PARIS — Global governments’ approval of radio spectrum permitting aircraft to provide additional tracking data to satellites reduces the chance of another lost jet like Malaysian Airlines MH370 and immediately improves the business case for mobile satellite services provider Iridium Satellites and its Aireon LLC aircraft-tracking affiliate.
The decision, made Nov. 11 by the 163 governments attending the World Radiocommunication Conference (WRC) in Geneva, came only after military users of nearby frequencies were assured that their Identification, Friend or Foe signals would not be upset by the civilian flight-tracking service.
Most modern aircraft for years have been equipped with Automatic Dependent Surveillance-Broadcast (ADS-B) transponders to communicate with ground radars. But these links disappear over oceans, the poles and large forested areas and deserts.
What WRC governments agreed was that this same radio spectrum – 1087.7-1092.3 megahertz – may now be extended for links between the aircraft and satellites carrying ADS-B payloads.
As is often the case with WRC meetings, held every four years under the auspices of the International Telecommunication Union (ITU), a United Nations body, the flight-tracking decision is intended to prepare for future uses of spectrum rather than to accommodate a service ready to use it right away.
In this case, McLean, Virginia-based Iridium and its Aireon flight-tracking affiliate are not just the most immediate beneficiaries, but the only ones actively pursuing a global ADS-B service.
Iridium’s 72 Iridium Next satellites, scheduled for launch into low Earth orbit in 2016 and 2017, are being fitted with ADS-B capability. The availability of Iridium, including the fact that its constellation features inter-satellite links that can speed messages around the world, combined with the March 2014 loss of MH370 to push WRC regulators into what, for the ITU, is a remarkably quick response.
Francois Rancy, director of the ITU’s Radiocommunication Bureau, said during a Nov. 11 press briefing that the year-plus of negotiations over ADS-B were not easy as the organization had to assure that no existing users of the band would be harmed.
That meant reassuring operators and manufacturers of IFF systems that their services, used mainly in military airspace, would not suffer if WRC gave ADS-B what is known as a primary allocation in the relevant spectrum.
Given that ADS-B frequencies are already used for links between aircraft and ground radars, the discussion went fairly quickly, Rancy said.
It is now left to Iridium and Aireon to deliver on what is promised by the WRC decision. There is no other company planning a similar service.
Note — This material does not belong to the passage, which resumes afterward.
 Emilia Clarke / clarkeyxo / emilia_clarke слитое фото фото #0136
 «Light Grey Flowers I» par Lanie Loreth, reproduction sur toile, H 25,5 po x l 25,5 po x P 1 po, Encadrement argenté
“It just so happened that Iridium was designing a network when the major air navigation authorities were mandating ADS-B [for air-to-ground links], and that Iridium was in low Earth orbit so there was no need to change the avionics already on the aircraft,” Aireon Chief Executive Don Thoma said in a Nov. 12 interview.
“Also, Iridium has cross-links enabling full, global coverage back to air traffic control, and the hosted-payload model makes it cost-effective. If you had to build an Iridium-type network solely for ADS-B, it would cost too much for the air-traffic-control authorities and the service providers. This way, it’s doable,” Thoma said.
The Iridium Next constellation is expected to cost about $3 billion. Iridium has stitched together what it says is a mosaic of financing sources to pay for it, and Aireon is one of those sources.
Aireon’s business model is straightforward: It will provide a global surveillance capability with the same performance level as the current ground-based ADS-B system. Air navigation authorities will use the information not only to track aircraft mid-ocean, but also to assign more optimal air routes to save fuel or avoid bad weather.
Ultimately, these same air navigation authorities should be able to reduce their investment in ground radars.
Some percentage of these savings will then be passed on to Aireon in the form of a service fee paid by national air traffic authorities in return for surveillance of aircraft in their national airspace.
For reasons still unknown, the communications gear aboard MH370 was shut down. With the ADS-B spectrum now approved, the International Civil Aviation Authority will need to determine whether these transponders will be activated automatically or will remain within pilots’ control.